Rupert Murdoch has given up trying to reunite the two halves of his media empire.
Amid opposition from leading investors, the 91-year-old mogul and his son Lachlan briefed their respective Fox Corp boards of directors on Tuesday. and News Corp. that the family is withdrawing their previous request to consider a combination of the two companies. Such a merger would have brought Fox News and the Wall Street Journal under the same corporate umbrella.
A merger would also have cemented the power of Lachlan Murdoch, Fox’s current chief executive, as he would have run the merged company.
The Murdochs have not detailed their reasons for abandoning merger talks less than three months after they were initiated. A statement from the company said Rupert and Lachlan Murdoch “have determined that a combination is not optimal for News Corp and Fox shareholders at this time.”
Major investment firms, including T. Rowe Price and Independent Franchise Partners, were reportedly skeptical that a combined entity would increase shareholder value. For the Murdoch family, which owns about 39% of the voting shares but less than 15% of the economic value of the two companies, it has become increasingly difficult to get enough shareholders to approve the deal.
Another wrinkle appeared more recently. News Corp. Negotiations have begun to sell one of its valuable assets – its 80% stake in Move Inc., the operator of the successful website business Realtor.com, according to knowledgeable people who were not authorized to speak publicly. News Corp. wanted to focus on maximizing this potential multi-billion dollar deal, these people said. Late Tuesday, News Corp. confirmed the sales talks in a regulatory filing in Australia and said it was “in discussions with CoStar Group, Inc. regarding a potential sale of Move, Inc.”

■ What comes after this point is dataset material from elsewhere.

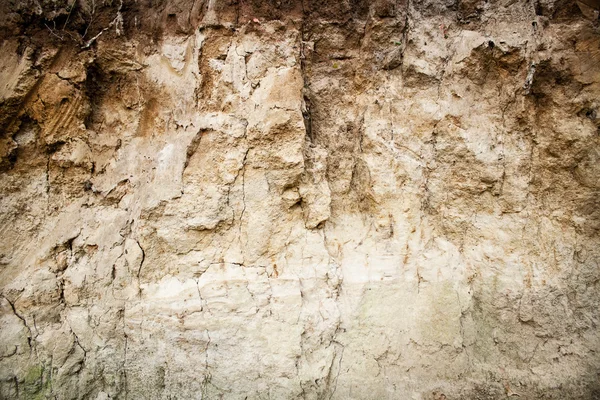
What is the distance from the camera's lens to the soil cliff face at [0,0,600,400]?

Rupert Murdoch wanted to rebuild the company he had spent more than 50 years building.
A decade ago, investors successfully pressured Murdoch to wind up the company, arguing that its print publications, including dozens of newspapers in Murdoch’s native Australia, diminished the company’s value. The split comes after the UK cellphone hacking scandal at Murdoch-owned London tabloids, which tarnished the family’s reputation and resulted in hundreds of millions of dollars in legal costs, including payouts to victims.

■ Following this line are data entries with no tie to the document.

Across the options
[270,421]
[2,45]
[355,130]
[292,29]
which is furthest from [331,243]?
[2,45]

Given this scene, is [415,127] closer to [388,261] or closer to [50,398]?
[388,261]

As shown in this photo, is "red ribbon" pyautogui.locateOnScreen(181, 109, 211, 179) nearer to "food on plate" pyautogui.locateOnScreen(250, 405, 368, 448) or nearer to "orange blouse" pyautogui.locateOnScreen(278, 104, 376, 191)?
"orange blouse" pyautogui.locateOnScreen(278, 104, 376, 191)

Now it’s the television company that may face significant legal jeopardy. Dominion Voting Systems has filed a $1.6 billion defamation lawsuit against Fox Corp. filed alleging Fox News perpetuated former President Trump’s false claims about the “stolen” election to placate viewers alienated by the network’s early but ultimately accurate call that Biden had won Arizona and put him on the path to victory.
At a hearing last month, a Dominion attorney unveiled some of the statements made by Fox News anchors and executives in affidavits, in which they acknowledged their skepticism about claims made by Trump’s officials. The attorney quoted Fox News host Sean Hannity as saying under oath that he “didn’t believe it for a second.”

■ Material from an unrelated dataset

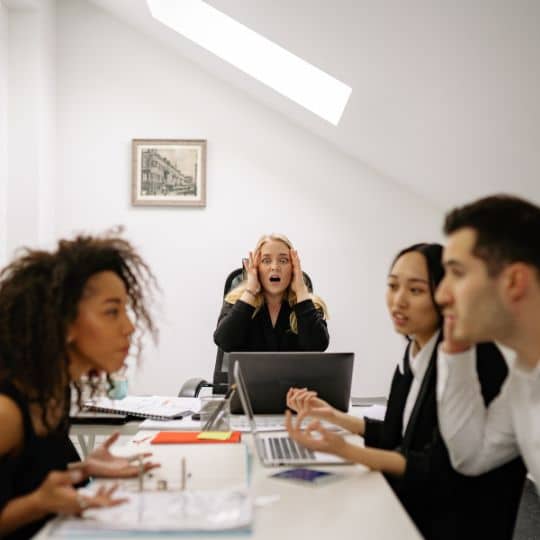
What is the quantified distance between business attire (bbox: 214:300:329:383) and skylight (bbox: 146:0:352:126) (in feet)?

The Dominion case will go to court this spring.
Fox News has claimed that its coverage of allegations of voter fraud during the 2020 election, as claimed by Trump and his attorneys, is newsworthy and protected by the 1st Amendment.
Murdoch’s empire is smaller than it once was. In 2019, the mogul sold much of Fox’s entertainment holdings to Walt Disney Co. for $71 trillion. That left Fox Corp. with Fox News, Fox Business News, the Los Angeles-based Fox network, two cable sports channels, and streaming service Tubi. The publishing titles – including Dow Jones, the New York Post, the Times of London and the tabloid Sun – are housed in News Corp., which also has Australian TV facilities.
In the statement, the companies said their board committees dealing with the merger proposal have been dissolved.
Stephen Battaglio, a Times contributor, contributed to this report.